(Collected data)
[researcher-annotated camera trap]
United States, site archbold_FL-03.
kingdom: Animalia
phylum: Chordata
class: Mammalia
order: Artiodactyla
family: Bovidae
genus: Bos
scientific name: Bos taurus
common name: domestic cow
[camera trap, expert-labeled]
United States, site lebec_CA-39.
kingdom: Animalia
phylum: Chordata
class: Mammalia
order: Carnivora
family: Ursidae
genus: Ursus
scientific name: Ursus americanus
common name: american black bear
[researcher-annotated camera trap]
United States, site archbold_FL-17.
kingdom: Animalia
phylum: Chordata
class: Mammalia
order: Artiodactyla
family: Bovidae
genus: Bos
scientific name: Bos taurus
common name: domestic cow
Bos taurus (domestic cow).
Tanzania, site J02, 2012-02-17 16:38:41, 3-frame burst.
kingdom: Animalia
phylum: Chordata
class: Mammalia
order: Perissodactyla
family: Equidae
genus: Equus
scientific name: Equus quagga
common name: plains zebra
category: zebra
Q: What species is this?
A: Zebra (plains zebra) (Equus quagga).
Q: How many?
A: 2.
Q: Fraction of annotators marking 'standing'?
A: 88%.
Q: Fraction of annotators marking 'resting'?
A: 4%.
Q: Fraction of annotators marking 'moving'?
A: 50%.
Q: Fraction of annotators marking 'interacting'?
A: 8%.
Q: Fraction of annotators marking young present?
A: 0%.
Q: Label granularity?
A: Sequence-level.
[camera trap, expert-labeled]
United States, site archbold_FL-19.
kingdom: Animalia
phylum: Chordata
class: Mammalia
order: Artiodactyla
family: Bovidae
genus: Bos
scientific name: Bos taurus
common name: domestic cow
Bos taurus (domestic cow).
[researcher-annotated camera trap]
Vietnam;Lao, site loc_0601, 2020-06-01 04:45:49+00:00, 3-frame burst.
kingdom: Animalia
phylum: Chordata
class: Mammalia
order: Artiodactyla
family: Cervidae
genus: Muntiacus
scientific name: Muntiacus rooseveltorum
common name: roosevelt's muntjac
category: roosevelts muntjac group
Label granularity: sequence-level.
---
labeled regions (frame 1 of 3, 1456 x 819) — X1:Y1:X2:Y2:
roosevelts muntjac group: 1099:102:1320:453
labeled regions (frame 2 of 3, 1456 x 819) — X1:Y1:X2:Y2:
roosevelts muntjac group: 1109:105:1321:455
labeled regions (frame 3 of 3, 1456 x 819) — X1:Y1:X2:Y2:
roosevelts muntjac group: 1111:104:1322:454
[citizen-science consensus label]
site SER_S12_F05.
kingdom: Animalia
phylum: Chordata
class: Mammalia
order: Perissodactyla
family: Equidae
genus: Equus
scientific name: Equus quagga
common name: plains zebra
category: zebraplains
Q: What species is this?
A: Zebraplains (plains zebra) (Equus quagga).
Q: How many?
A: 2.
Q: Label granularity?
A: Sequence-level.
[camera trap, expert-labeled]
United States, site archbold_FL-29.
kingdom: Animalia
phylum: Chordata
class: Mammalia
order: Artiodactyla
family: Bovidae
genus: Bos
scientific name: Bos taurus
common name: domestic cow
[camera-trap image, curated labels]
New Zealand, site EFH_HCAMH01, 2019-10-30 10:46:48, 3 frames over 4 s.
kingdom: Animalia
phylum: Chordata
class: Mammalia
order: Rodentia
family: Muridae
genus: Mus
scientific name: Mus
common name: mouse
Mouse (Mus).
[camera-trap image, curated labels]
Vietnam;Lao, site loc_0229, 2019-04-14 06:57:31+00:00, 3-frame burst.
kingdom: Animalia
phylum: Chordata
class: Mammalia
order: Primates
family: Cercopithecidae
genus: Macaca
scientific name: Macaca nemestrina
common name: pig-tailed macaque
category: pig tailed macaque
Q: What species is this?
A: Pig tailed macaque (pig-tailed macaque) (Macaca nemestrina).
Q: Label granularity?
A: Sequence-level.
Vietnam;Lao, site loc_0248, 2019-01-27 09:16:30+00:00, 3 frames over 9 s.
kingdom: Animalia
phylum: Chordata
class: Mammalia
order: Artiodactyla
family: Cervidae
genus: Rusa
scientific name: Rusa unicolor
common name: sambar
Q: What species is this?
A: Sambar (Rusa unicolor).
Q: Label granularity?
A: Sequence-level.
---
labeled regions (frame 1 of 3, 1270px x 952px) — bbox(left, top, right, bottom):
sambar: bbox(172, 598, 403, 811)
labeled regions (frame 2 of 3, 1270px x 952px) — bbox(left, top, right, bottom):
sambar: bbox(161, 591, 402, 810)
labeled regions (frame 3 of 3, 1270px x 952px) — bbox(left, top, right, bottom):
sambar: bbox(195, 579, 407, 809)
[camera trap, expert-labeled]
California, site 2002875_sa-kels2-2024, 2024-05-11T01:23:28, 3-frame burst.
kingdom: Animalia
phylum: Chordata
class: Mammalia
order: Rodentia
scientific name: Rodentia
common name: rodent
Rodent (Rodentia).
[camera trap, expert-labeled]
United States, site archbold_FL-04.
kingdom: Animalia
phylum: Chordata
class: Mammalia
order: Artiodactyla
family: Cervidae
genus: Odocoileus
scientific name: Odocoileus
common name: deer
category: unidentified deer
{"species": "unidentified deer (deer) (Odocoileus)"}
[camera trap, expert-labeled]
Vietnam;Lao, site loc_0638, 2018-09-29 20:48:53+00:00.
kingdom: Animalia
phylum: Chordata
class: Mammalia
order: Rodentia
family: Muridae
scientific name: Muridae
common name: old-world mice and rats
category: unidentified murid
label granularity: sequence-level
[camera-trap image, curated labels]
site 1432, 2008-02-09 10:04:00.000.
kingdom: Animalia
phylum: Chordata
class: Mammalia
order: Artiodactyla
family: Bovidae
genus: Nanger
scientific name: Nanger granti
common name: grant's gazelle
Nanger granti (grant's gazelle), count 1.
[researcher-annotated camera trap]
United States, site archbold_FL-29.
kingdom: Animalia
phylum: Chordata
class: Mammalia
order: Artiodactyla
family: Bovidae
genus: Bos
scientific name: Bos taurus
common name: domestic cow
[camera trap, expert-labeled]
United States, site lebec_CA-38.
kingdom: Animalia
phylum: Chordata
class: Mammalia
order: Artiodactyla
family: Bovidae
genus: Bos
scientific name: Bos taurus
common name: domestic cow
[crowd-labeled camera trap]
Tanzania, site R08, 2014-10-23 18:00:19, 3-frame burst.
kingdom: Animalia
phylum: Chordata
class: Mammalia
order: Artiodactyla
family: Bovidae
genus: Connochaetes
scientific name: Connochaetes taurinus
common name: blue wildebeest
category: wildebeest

▶ [What the task asks]:
Please copy out each entry exactly as it appears above.

▶ [Solution for this task]:
[researcher-annotated camera trap]
United States, site archbold_FL-03.
kingdom: Animalia
phylum: Chordata
class: Mammalia
order: Artiodactyla
family: Bovidae
genus: Bos
scientific name: Bos taurus
common name: domestic cow
[camera trap, expert-labeled]
United States, site lebec_CA-39.
kingdom: Animalia
phylum: Chordata
class: Mammalia
order: Carnivora
family: Ursidae
genus: Ursus
scientific name: Ursus americanus
common name: american black bear
[researcher-annotated camera trap]
United States, site archbold_FL-17.
kingdom: Animalia
phylum: Chordata
class: Mammalia
order: Artiodactyla
family: Bovidae
genus: Bos
scientific name: Bos taurus
common name: domestic cow
Bos taurus (domestic cow).
Tanzania, site J02, 2012-02-17 16:38:41, 3-frame burst.
kingdom: Animalia
phylum: Chordata
class: Mammalia
order: Perissodactyla
family: Equidae
genus: Equus
scientific name: Equus quagga
common name: plains zebra
category: zebra
Q: What species is this?
A: Zebra (plains zebra) (Equus quagga).
Q: How many?
A: 2.
Q: Fraction of annotators marking 'standing'?
A: 88%.
Q: Fraction of annotators marking 'resting'?
A: 4%.
Q: Fraction of annotators marking 'moving'?
A: 50%.
Q: Fraction of annotators marking 'interacting'?
A: 8%.
Q: Fraction of annotators marking young present?
A: 0%.
Q: Label granularity?
A: Sequence-level.
[camera trap, expert-labeled]
United States, site archbold_FL-19.
kingdom: Animalia
phylum: Chordata
class: Mammalia
order: Artiodactyla
family: Bovidae
genus: Bos
scientific name: Bos taurus
common name: domestic cow
Bos taurus (domestic cow).
[researcher-annotated camera trap]
Vietnam;Lao, site loc_0601, 2020-06-01 04:45:49+00:00, 3-frame burst.
kingdom: Animalia
phylum: Chordata
class: Mammalia
order: Artiodactyla
family: Cervidae
genus: Muntiacus
scientific name: Muntiacus rooseveltorum
common name: roosevelt's muntjac
category: roosevelts muntjac group
Label granularity: sequence-level.
---
labeled regions (frame 1 of 3, 1456 x 819) — X1:Y1:X2:Y2:
roosevelts muntjac group: 1099:102:1320:453
labeled regions (frame 2 of 3, 1456 x 819) — X1:Y1:X2:Y2:
roosevelts muntjac group: 1109:105:1321:455
labeled regions (frame 3 of 3, 1456 x 819) — X1:Y1:X2:Y2:
roosevelts muntjac group: 1111:104:1322:454
[citizen-science consensus label]
site SER_S12_F05.
kingdom: Animalia
phylum: Chordata
class: Mammalia
order: Perissodactyla
family: Equidae
genus: Equus
scientific name: Equus quagga
common name: plains zebra
category: zebraplains
Q: What species is this?
A: Zebraplains (plains zebra) (Equus quagga).
Q: How many?
A: 2.
Q: Label granularity?
A: Sequence-level.
[camera trap, expert-labeled]
United States, site archbold_FL-29.
kingdom: Animalia
phylum: Chordata
class: Mammalia
order: Artiodactyla
family: Bovidae
genus: Bos
scientific name: Bos taurus
common name: domestic cow
[camera-trap image, curated labels]
New Zealand, site EFH_HCAMH01, 2019-10-30 10:46:48, 3 frames over 4 s.
kingdom: Animalia
phylum: Chordata
class: Mammalia
order: Rodentia
family: Muridae
genus: Mus
scientific name: Mus
common name: mouse
Mouse (Mus).
[camera-trap image, curated labels]
Vietnam;Lao, site loc_0229, 2019-04-14 06:57:31+00:00, 3-frame burst.
kingdom: Animalia
phylum: Chordata
class: Mammalia
order: Primates
family: Cercopithecidae
genus: Macaca
scientific name: Macaca nemestrina
common name: pig-tailed macaque
category: pig tailed macaque
Q: What species is this?
A: Pig tailed macaque (pig-tailed macaque) (Macaca nemestrina).
Q: Label granularity?
A: Sequence-level.
Vietnam;Lao, site loc_0248, 2019-01-27 09:16:30+00:00, 3 frames over 9 s.
kingdom: Animalia
phylum: Chordata
class: Mammalia
order: Artiodactyla
family: Cervidae
genus: Rusa
scientific name: Rusa unicolor
common name: sambar
Q: What species is this?
A: Sambar (Rusa unicolor).
Q: Label granularity?
A: Sequence-level.
---
labeled regions (frame 1 of 3, 1270px x 952px) — bbox(left, top, right, bottom):
sambar: bbox(172, 598, 403, 811)
labeled regions (frame 2 of 3, 1270px x 952px) — bbox(left, top, right, bottom):
sambar: bbox(161, 591, 402, 810)
labeled regions (frame 3 of 3, 1270px x 952px) — bbox(left, top, right, bottom):
sambar: bbox(195, 579, 407, 809)
[camera trap, expert-labeled]
California, site 2002875_sa-kels2-2024, 2024-05-11T01:23:28, 3-frame burst.
kingdom: Animalia
phylum: Chordata
class: Mammalia
order: Rodentia
scientific name: Rodentia
common name: rodent
Rodent (Rodentia).
[camera trap, expert-labeled]
United States, site archbold_FL-04.
kingdom: Animalia
phylum: Chordata
class: Mammalia
order: Artiodactyla
family: Cervidae
genus: Odocoileus
scientific name: Odocoileus
common name: deer
category: unidentified deer
{"species": "unidentified deer (deer) (Odocoileus)"}
[camera trap, expert-labeled]
Vietnam;Lao, site loc_0638, 2018-09-29 20:48:53+00:00.
kingdom: Animalia
phylum: Chordata
class: Mammalia
order: Rodentia
family: Muridae
scientific name: Muridae
common name: old-world mice and rats
category: unidentified murid
label granularity: sequence-level
[camera-trap image, curated labels]
site 1432, 2008-02-09 10:04:00.000.
kingdom: Animalia
phylum: Chordata
class: Mammalia
order: Artiodactyla
family: Bovidae
genus: Nanger
scientific name: Nanger granti
common name: grant's gazelle
Nanger granti (grant's gazelle), count 1.
[researcher-annotated camera trap]
United States, site archbold_FL-29.
kingdom: Animalia
phylum: Chordata
class: Mammalia
order: Artiodactyla
family: Bovidae
genus: Bos
scientific name: Bos taurus
common name: domestic cow
[camera trap, expert-labeled]
United States, site lebec_CA-38.
kingdom: Animalia
phylum: Chordata
class: Mammalia
order: Artiodactyla
family: Bovidae
genus: Bos
scientific name: Bos taurus
common name: domestic cow
[crowd-labeled camera trap]
Tanzania, site R08, 2014-10-23 18:00:19, 3-frame burst.
kingdom: Animalia
phylum: Chordata
class: Mammalia
order: Artiodactyla
family: Bovidae
genus: Connochaetes
scientific name: Connochaetes taurinus
common name: blue wildebeest
category: wildebeest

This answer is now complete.